Beside the general concept of the DeBoring offense worked well enough that when Navarre had to come in, the system didn't automatically shit the bed.  I know DeBord was CMU, but I still count that time as DeBoring offense due to the style of play and fact he was around when the foundation was laid for it.

Plus the new DeBord has 5 years of NFL exprience as a posistion coach.  That actually makes me somewhat receptive to the idea of him as a posistion coach if a spot opens.  The players always did develop well under him, they were just used in the most predictable ways possible.  He can develop players for us, just no play calling duties.  


February 2nd, 2013 at 12:08 PM ^

Since I was the last man standing DeBord apologist on the early Mgo commenting system (even Magnus gave up before I did), I must agree with this.

DeBord was infuriating at times and I utterly opposed a promotion to head coach but his record as the OC speaks for itself. As we learned in the RichRod Era, Michigan wasn't immune from failure as many believed and things could get very much worse.

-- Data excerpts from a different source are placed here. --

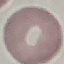
Summary:
  - Result: no malaria parasites detected
  - Stain: Giemsa
  - Image type: automatically extracted cell patch, resized to 64 × 64 pixels
  - Preparation: thin blood film
  - Capture: smartphone through the microscope eyepiece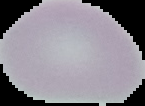

Image is 145×106 pixels. The area outside the segmented cell region is set to black. From a thin blood smear. Malaria status: uninfected.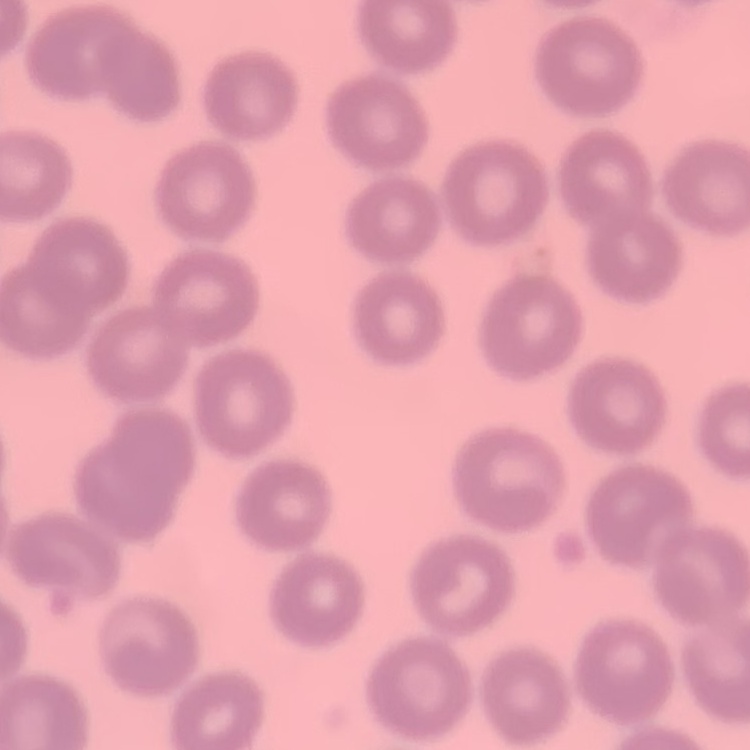
The erythrocytes show no rouleaux formation. Square crop of a larger photomicrograph. Field's or Giemsa stain. Thin blood smear.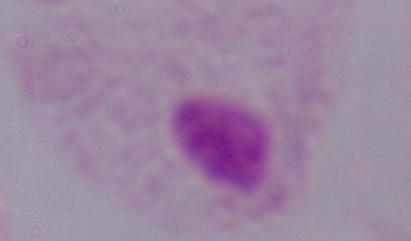

Summary:
  - Magnification: 1000x
  - Identification: trichomonad
  - Modality: photomicrograph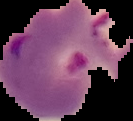
Cell region segmented out of the field of view; the surrounding area is masked to black. Image is 133×121 pixels. Result: malaria parasites identified. From a thin blood film.State which parasite is depicted.
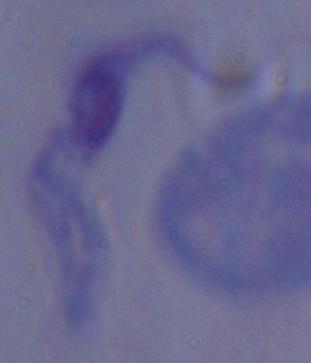
This is a trypanosome.

Summary:
  - Modality: photomicrograph
  - Magnification: 1000xReport the malaria status of this cell.
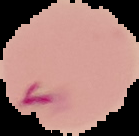
It is parasitized.

Summary:
  - Preparation: thin blood smear
  - Image type: segmented cell region on a black background
  - Image size: 139×136 pixels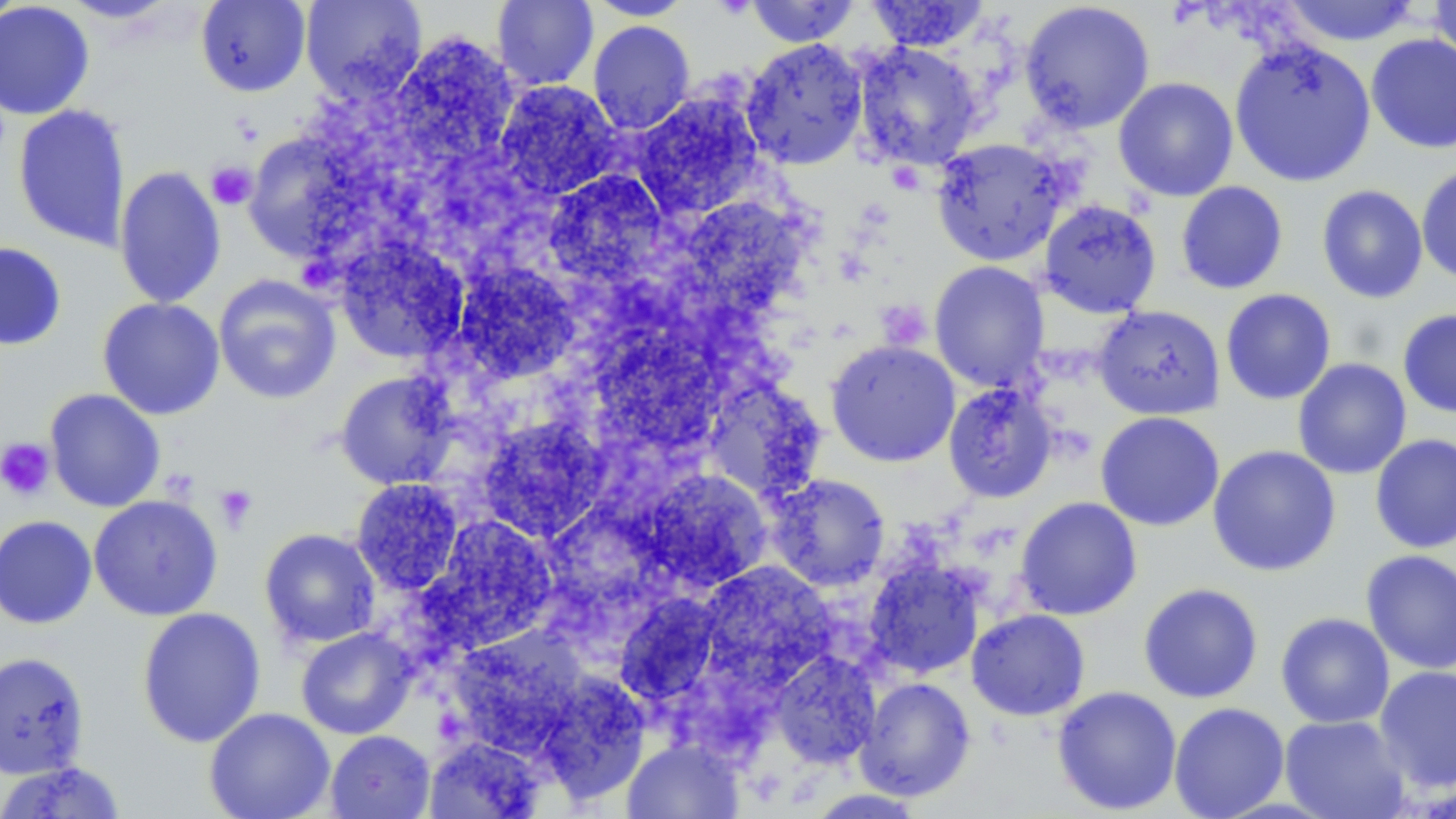
Approximate bounding boxes as named x1/y1/x2/y2 corners in pixels. Uninfected red blood cell locations: (x1=0, y1=0, x2=25, y2=30), (x1=59, y1=0, x2=181, y2=24), (x1=195, y1=0, x2=311, y2=97), (x1=300, y1=0, x2=427, y2=102), (x1=491, y1=0, x2=599, y2=91), (x1=585, y1=0, x2=697, y2=20), (x1=744, y1=0, x2=860, y2=47), (x1=864, y1=0, x2=990, y2=51), (x1=1276, y1=0, x2=1425, y2=46), (x1=1428, y1=0, x2=1456, y2=74), (x1=0, y1=1, x2=94, y2=120), (x1=1018, y1=1, x2=1156, y2=133), (x1=588, y1=20, x2=695, y2=135), (x1=383, y1=34, x2=519, y2=173), (x1=1365, y1=34, x2=1456, y2=154), (x1=741, y1=38, x2=868, y2=169), (x1=1229, y1=38, x2=1377, y2=188), (x1=851, y1=42, x2=984, y2=170), (x1=1113, y1=77, x2=1239, y2=201), (x1=494, y1=80, x2=620, y2=200), (x1=631, y1=92, x2=764, y2=219), (x1=12, y1=103, x2=131, y2=252), (x1=930, y1=137, x2=1071, y2=266), (x1=247, y1=141, x2=373, y2=258), (x1=1416, y1=163, x2=1456, y2=286), (x1=114, y1=165, x2=227, y2=309), (x1=544, y1=171, x2=668, y2=288), (x1=1176, y1=181, x2=1288, y2=295), (x1=1316, y1=185, x2=1429, y2=304), (x1=686, y1=199, x2=807, y2=305), (x1=1038, y1=199, x2=1162, y2=319), (x1=335, y1=238, x2=469, y2=364), (x1=0, y1=241, x2=67, y2=351), (x1=929, y1=261, x2=1050, y2=392), (x1=453, y1=263, x2=580, y2=383), (x1=213, y1=274, x2=341, y2=405), (x1=1220, y1=288, x2=1337, y2=405), (x1=97, y1=297, x2=225, y2=420), (x1=1094, y1=304, x2=1225, y2=420), (x1=1397, y1=309, x2=1456, y2=418), (x1=599, y1=325, x2=719, y2=455), (x1=826, y1=340, x2=960, y2=467), (x1=1292, y1=358, x2=1412, y2=479), (x1=334, y1=371, x2=459, y2=490), (x1=712, y1=379, x2=816, y2=497), (x1=942, y1=383, x2=1058, y2=503), (x1=44, y1=388, x2=165, y2=512), (x1=1095, y1=411, x2=1224, y2=531), (x1=476, y1=416, x2=609, y2=542), (x1=1369, y1=433, x2=1456, y2=554), (x1=1207, y1=444, x2=1341, y2=577), (x1=639, y1=468, x2=774, y2=592), (x1=765, y1=473, x2=890, y2=591), (x1=351, y1=479, x2=464, y2=596), (x1=88, y1=494, x2=223, y2=621), (x1=1015, y1=496, x2=1142, y2=620), (x1=0, y1=515, x2=98, y2=629), (x1=418, y1=515, x2=559, y2=651), (x1=259, y1=528, x2=381, y2=648), (x1=1361, y1=549, x2=1456, y2=674), (x1=864, y1=558, x2=985, y2=679), (x1=697, y1=562, x2=836, y2=688), (x1=1138, y1=583, x2=1263, y2=704), (x1=614, y1=593, x2=722, y2=708), (x1=136, y1=607, x2=266, y2=748), (x1=966, y1=608, x2=1090, y2=720), (x1=1276, y1=612, x2=1395, y2=728), (x1=447, y1=627, x2=586, y2=757), (x1=296, y1=628, x2=416, y2=739), (x1=0, y1=650, x2=90, y2=780), (x1=769, y1=650, x2=881, y2=769), (x1=1374, y1=665, x2=1456, y2=793), (x1=535, y1=675, x2=650, y2=804), (x1=855, y1=677, x2=976, y2=801), (x1=1052, y1=685, x2=1182, y2=815), (x1=1169, y1=702, x2=1290, y2=819), (x1=204, y1=707, x2=335, y2=819), (x1=1279, y1=714, x2=1410, y2=819), (x1=325, y1=730, x2=435, y2=819), (x1=424, y1=736, x2=545, y2=818), (x1=622, y1=738, x2=744, y2=819), (x1=0, y1=760, x2=127, y2=818), (x1=803, y1=788, x2=930, y2=818). Platelet locations: (x1=207, y1=162, x2=257, y2=210), (x1=0, y1=438, x2=55, y2=501), (x1=214, y1=484, x2=258, y2=532). Slide-level diagnosis: no evidence of blood parasites. Image is 1456×819 pixels. Captured at 1000x magnification. May-Grünwald-Giemsa-stained preparation. Optical microscopy. One field of a larger specimen. Thin blood smear.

I see absolutely no reason to be even remotely concerned that he has hired on as an administrator.


February 1st, 2013 at 11:04 PM ^

After running 'off tackle left' on their first offensive possession EVERY SINGLE GAME, what do these different squads plan to do under DeBord's watch? My guess? Have more talent than every other team to work with, still lose about 25% of the time but then show each team's true potential in their last game before he leaves, making you hate him THAT MUCH MORE. Just a guess.


February 2nd, 2013 at 1:53 PM ^

Good to see that we take care of our own and DeBoard coming back at least means we have someone who knows the university, its culture, and how we do things the Michigan way.....Relax, this is a good thing!